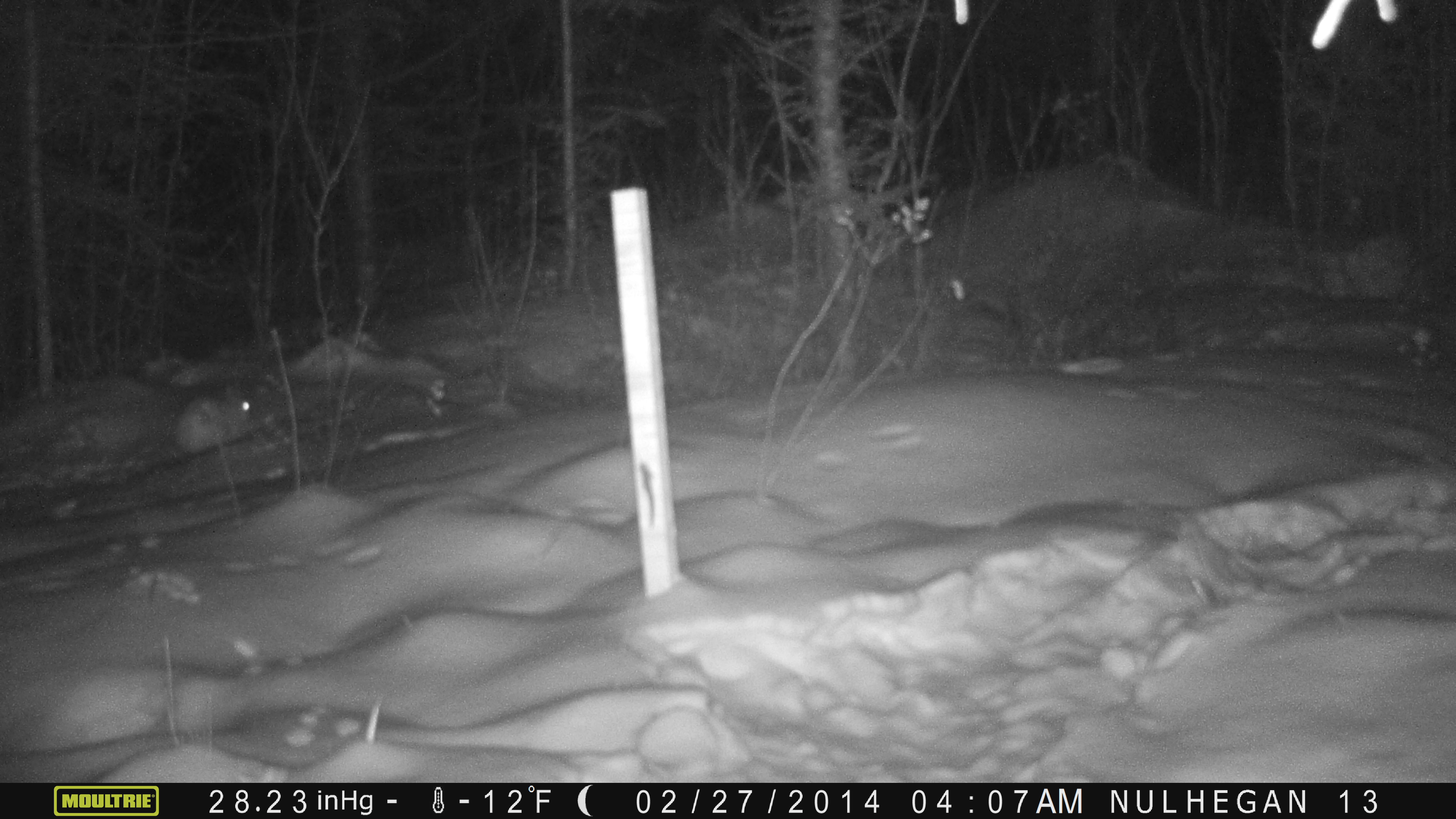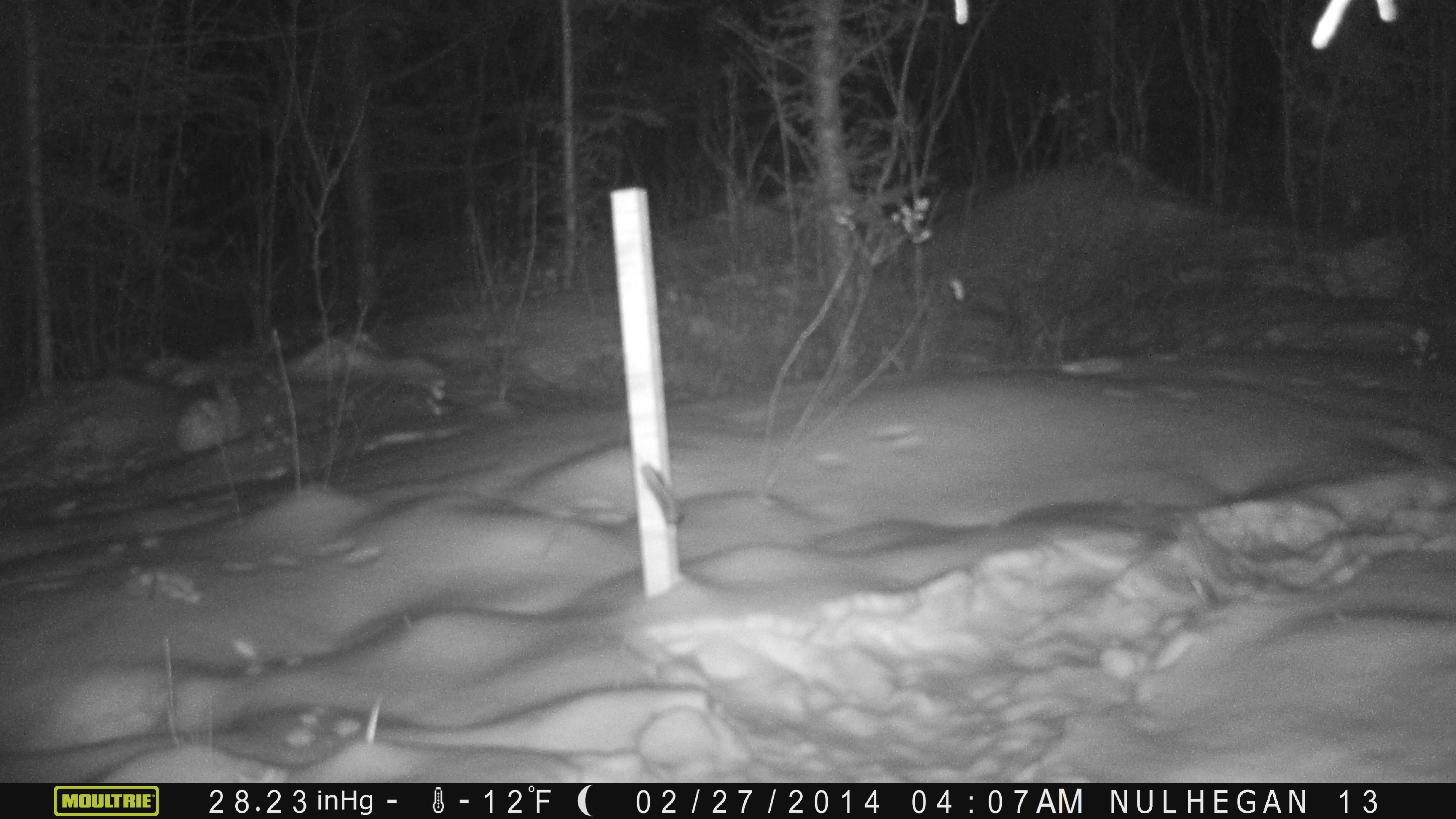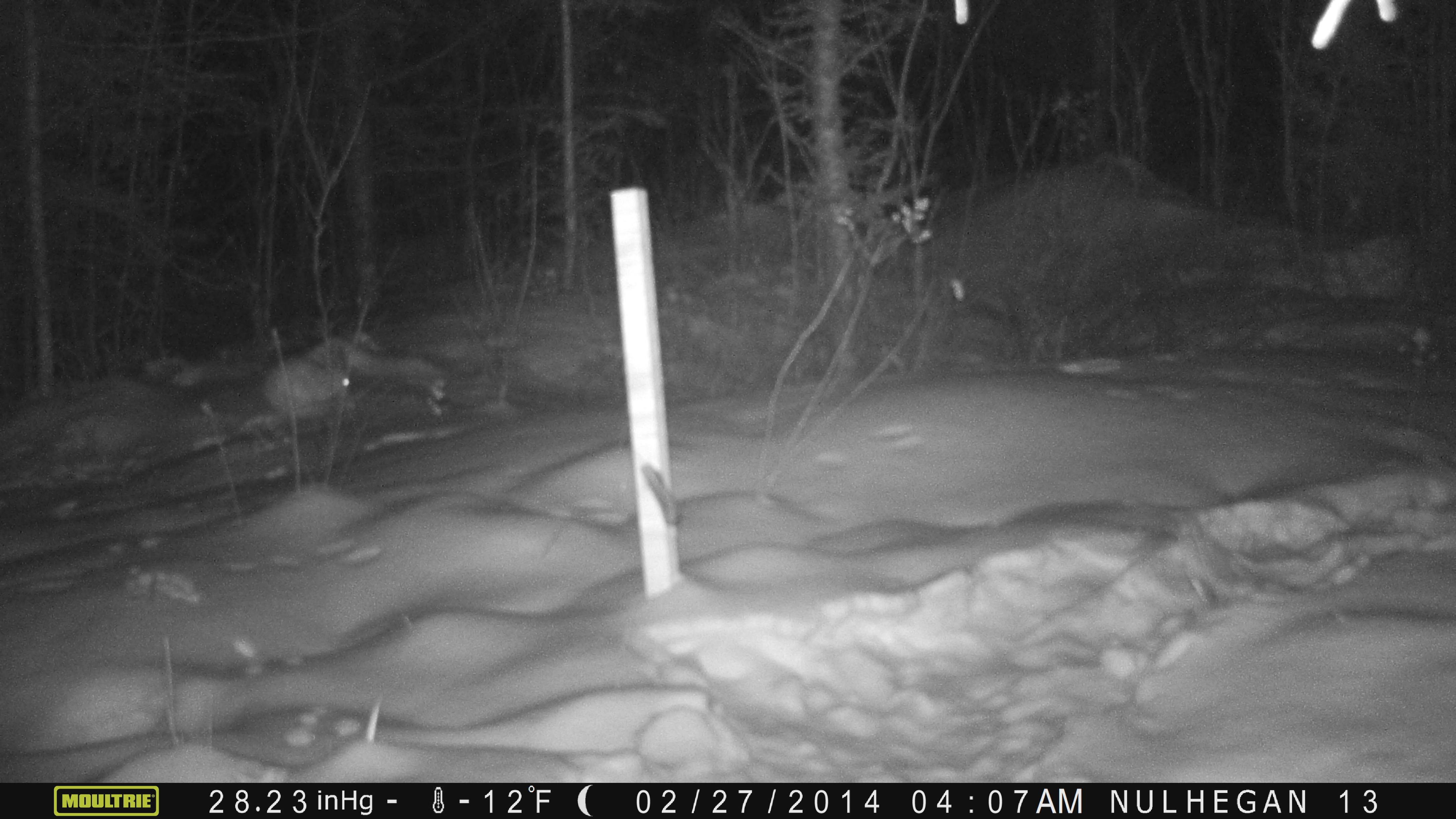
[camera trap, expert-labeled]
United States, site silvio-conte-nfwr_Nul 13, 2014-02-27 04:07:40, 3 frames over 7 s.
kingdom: Animalia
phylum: Chordata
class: Mammalia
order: Lagomorpha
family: Leporidae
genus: Lepus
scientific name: Lepus americanus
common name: snowshoe hare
Snowshoe hare (Lepus americanus).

──────────────────────────────

§ **Exercise directions**: Would you mind transcribing the material exactly, without the pictures?

§ **Output**:
[camera trap, expert-labeled]
United States, site silvio-conte-nfwr_Nul 13, 2014-02-27 04:07:40, 3 frames over 7 s.
kingdom: Animalia
phylum: Chordata
class: Mammalia
order: Lagomorpha
family: Leporidae
genus: Lepus
scientific name: Lepus americanus
common name: snowshoe hare
Snowshoe hare (Lepus americanus).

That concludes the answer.